How two villages in Punjab managed to shield their wheat from heatwave


Farmers in two villages of Punjab’s Bathinda and Faridkot districts escaped the impact of the heatwave in March this year with a 2-3 per cent drop in yield, compared with 15-20 per cent losses in other regions due to shrivelled grain. This was made possible by the Indian Council of Agricultural Research (ICAR), through its creation of 151 clusters across the country to fight climate change.

V K Singh, Director of the Central Research Institute for Dryland Agriculture, said March and April this year were the warmest on record, and witnessed an unusual increase in maximum and minimum temperatures over most parts of the country. During this period, extreme temperatures were found to be higher by +8 to +10.8°C, and rainfall was lower by 60-99 per cent compared with the normal in 10 out of 36 meteorological sub-divisions.

Singh, who is also incharge of National Innovations in Climate Resilient Agriculture (NICRA) that set up the 151 clusters through Krishi Vigyan Kendras (KVKs), said the technologies were found to be promising in minimising the impact of heat stress. In Bathinda and Faridkot, these technologies could ensure wheat yields up to 91-97 per cent of the normal year.

Output estimate

Former agriculture commissioner, C D Mayee, on Wednesday said the heatwave is likely to cap wheat production at 101 million tonnes (mt) this year. The government is likely to further reduce its crop estimate to 103 mt from 106.41 mt pegged in May. The country had harvested 109.59 mt of wheat last year.

NICRA is a flagship project to demonstrate promising climate-resilient technologies, to minimise the impact of climate change on agriculture and the clusters where it is implemented are selected based on their vulnerability to flooding, heat and other related weather changes.

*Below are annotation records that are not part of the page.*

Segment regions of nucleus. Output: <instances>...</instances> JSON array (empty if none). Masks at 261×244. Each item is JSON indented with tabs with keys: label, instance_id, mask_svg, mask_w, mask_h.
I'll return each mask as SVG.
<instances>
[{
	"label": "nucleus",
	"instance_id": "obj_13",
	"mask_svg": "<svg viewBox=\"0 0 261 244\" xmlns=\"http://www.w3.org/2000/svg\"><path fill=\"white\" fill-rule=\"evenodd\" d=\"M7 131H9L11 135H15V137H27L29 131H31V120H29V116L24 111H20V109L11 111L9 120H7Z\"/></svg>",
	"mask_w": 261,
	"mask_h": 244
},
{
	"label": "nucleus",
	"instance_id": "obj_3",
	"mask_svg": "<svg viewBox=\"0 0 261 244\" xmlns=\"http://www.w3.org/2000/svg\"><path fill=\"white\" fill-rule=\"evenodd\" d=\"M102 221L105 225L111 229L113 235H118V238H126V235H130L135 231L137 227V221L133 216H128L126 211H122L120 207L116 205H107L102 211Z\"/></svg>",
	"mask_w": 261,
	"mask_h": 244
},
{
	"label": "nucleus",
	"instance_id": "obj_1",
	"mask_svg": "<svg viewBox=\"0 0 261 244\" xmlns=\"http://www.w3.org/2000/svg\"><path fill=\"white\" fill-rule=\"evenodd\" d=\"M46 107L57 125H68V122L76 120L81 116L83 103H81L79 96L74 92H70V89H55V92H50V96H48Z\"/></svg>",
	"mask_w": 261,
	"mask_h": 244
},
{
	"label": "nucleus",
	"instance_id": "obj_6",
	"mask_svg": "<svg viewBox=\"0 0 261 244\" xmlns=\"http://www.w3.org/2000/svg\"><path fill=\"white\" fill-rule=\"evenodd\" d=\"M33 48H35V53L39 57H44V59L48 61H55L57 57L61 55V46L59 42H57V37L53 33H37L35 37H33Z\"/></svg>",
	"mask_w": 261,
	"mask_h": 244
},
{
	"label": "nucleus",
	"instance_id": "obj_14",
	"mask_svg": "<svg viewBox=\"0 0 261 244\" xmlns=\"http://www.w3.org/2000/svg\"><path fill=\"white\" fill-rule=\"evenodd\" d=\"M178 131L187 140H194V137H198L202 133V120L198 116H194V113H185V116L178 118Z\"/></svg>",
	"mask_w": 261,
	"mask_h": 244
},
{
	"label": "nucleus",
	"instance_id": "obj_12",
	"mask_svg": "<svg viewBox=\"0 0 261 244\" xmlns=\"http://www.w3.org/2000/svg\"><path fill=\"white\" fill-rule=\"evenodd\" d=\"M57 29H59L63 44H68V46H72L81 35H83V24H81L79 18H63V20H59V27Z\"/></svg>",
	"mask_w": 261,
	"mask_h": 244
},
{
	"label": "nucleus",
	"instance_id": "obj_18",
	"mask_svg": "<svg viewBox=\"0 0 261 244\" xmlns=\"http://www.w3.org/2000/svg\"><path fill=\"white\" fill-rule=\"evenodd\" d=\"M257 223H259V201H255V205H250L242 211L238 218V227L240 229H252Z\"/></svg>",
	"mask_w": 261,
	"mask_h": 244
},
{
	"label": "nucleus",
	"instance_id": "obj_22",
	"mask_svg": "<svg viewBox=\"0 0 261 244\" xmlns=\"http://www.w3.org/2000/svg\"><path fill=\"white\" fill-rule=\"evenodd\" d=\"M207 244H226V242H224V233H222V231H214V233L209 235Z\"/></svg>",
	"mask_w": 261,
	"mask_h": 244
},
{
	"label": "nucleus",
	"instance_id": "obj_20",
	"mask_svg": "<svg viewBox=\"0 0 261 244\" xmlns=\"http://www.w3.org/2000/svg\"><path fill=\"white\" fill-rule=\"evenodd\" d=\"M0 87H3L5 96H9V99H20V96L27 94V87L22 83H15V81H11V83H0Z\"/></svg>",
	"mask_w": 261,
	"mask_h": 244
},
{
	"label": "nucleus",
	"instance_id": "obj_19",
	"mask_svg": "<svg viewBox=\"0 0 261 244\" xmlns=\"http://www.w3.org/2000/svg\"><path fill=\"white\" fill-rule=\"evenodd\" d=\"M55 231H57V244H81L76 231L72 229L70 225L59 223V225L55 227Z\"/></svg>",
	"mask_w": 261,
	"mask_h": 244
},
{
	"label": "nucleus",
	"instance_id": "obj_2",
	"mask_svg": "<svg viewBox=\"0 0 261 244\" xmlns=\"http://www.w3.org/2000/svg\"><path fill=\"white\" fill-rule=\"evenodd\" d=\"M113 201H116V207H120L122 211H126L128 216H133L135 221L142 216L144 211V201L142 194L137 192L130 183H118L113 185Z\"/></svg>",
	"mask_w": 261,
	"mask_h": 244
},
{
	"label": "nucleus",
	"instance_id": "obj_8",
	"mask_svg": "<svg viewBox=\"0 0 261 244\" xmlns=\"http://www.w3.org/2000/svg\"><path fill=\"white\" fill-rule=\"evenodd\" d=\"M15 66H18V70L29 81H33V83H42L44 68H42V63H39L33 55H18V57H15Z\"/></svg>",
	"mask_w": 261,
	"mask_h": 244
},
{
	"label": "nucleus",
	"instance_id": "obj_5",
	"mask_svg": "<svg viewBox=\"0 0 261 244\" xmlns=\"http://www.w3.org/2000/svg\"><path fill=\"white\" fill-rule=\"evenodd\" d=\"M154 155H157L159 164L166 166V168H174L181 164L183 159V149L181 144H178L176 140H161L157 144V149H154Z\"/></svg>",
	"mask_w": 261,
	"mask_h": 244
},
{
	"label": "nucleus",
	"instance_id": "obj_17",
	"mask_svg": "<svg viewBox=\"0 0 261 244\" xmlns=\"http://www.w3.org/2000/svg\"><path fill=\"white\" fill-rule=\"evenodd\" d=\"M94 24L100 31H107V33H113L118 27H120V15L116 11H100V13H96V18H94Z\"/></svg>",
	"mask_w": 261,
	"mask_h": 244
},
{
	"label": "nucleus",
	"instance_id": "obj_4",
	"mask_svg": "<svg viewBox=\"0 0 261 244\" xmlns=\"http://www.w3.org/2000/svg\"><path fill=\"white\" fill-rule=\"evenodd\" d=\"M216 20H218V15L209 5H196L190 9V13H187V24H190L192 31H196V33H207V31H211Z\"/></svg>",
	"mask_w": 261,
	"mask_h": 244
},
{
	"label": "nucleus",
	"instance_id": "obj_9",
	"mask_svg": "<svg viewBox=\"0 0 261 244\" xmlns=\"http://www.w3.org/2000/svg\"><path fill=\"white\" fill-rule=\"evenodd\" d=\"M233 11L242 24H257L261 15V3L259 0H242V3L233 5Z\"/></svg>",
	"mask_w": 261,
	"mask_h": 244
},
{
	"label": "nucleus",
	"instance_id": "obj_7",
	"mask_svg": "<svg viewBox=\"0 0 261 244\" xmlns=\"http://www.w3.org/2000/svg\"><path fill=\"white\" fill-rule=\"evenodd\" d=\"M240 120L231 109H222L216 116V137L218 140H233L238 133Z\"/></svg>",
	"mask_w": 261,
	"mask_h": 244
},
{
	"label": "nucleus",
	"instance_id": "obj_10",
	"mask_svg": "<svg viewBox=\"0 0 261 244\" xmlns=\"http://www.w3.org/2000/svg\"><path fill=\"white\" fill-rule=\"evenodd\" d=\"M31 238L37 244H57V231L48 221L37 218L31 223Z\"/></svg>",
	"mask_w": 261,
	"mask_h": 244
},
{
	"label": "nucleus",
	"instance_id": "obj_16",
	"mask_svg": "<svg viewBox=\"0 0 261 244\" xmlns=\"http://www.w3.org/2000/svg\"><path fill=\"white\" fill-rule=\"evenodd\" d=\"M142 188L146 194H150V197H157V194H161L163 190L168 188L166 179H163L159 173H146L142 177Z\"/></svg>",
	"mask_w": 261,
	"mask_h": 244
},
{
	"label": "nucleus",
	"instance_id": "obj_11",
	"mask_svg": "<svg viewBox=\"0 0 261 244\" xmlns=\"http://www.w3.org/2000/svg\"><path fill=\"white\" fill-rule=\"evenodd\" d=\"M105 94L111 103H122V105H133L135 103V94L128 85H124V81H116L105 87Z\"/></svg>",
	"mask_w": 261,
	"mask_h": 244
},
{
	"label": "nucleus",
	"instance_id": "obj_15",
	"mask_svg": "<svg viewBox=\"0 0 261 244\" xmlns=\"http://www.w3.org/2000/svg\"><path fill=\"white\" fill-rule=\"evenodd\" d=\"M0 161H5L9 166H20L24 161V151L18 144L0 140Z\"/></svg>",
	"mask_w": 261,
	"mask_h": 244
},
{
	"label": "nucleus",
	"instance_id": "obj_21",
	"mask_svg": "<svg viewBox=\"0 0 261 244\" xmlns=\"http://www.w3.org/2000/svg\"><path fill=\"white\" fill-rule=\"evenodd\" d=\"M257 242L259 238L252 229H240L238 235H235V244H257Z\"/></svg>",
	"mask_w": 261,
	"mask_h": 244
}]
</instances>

In Killi Nihal Singhwala village of Bathinda and Pindi Balochan of Faridkot, which are part of the 151 clusters, farmers who provided irrigation during the heat stress managed to harvest 4.6-4.7 tonnes/ hectare, which is 98 per cent of the normal yield, while conforming to other prescribed practices. Even those who missed out on irrigation but grew PBW-803, DBW-187 and DBW-222 varieties, had 97 per cent of normal yield. But farmers who had sown wheat late after November 15, could get 93 per cent of the normal yield only

“Timely sowing of wheat significantly minimised the impact of heat stress and helped to realise normal yields in Punjab. Wheat sowing with a happy seeder, super seeder with rice residue management such as baler-cum-knotter, chopper-cum-spreader, shredder, zero-till wheat sowing, rice residue incorporation followed by wheat sowing helped in quick sowing of wheat crop immediately after the harvest of paddy, which have realised wheat yields up to 97 per cent of normal,” Singh said.